▶ **Dataset excerpts**
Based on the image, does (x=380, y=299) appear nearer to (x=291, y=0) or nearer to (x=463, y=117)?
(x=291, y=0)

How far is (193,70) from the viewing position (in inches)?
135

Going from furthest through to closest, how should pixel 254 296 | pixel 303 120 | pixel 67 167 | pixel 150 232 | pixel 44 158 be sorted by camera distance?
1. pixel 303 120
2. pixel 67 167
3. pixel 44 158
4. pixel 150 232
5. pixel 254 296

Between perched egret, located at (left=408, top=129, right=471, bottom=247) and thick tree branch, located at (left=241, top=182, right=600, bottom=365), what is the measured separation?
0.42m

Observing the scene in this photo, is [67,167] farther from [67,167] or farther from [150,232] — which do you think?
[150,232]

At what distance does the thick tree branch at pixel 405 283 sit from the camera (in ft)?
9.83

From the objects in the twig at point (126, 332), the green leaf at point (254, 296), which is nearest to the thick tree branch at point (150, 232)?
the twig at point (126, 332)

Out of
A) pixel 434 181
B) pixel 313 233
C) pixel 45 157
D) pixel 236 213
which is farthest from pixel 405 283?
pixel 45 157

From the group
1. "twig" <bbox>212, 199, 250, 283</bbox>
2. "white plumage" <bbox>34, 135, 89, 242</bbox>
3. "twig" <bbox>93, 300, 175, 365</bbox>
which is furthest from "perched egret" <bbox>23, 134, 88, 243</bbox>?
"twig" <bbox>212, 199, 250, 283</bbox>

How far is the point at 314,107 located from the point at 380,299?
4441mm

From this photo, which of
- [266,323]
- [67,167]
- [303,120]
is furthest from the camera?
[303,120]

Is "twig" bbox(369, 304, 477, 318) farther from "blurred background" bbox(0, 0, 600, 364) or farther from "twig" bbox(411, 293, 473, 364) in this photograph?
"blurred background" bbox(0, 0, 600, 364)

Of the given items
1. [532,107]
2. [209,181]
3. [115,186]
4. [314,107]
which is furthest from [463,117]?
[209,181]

---

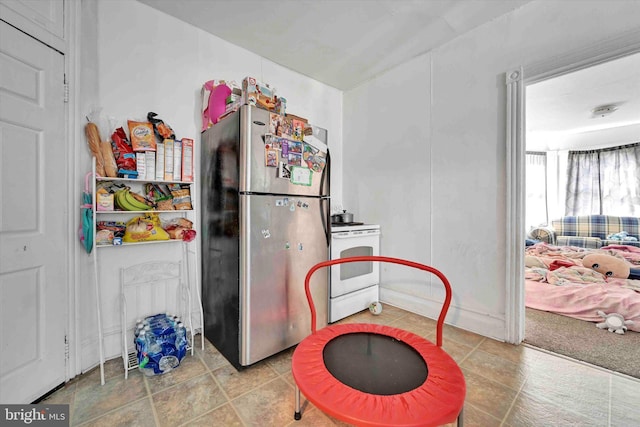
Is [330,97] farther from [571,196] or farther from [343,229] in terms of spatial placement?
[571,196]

* * *

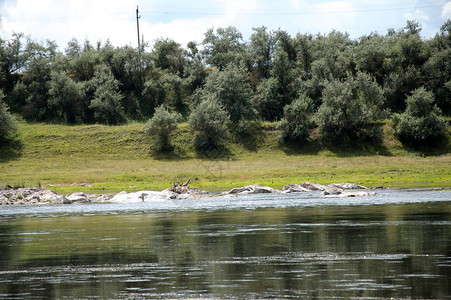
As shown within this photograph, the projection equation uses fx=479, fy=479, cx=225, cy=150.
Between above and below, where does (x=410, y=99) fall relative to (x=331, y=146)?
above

▶ **Given task**
Extract each line from the entries above that contains the word "egret", and copy it out in full.

▶ **Answer for this exercise**
Between perched egret, located at (left=408, top=129, right=471, bottom=247) and thick tree branch, located at (left=241, top=182, right=600, bottom=365), what is the measured separation?
which is furthest from "perched egret" <bbox>23, 134, 88, 243</bbox>?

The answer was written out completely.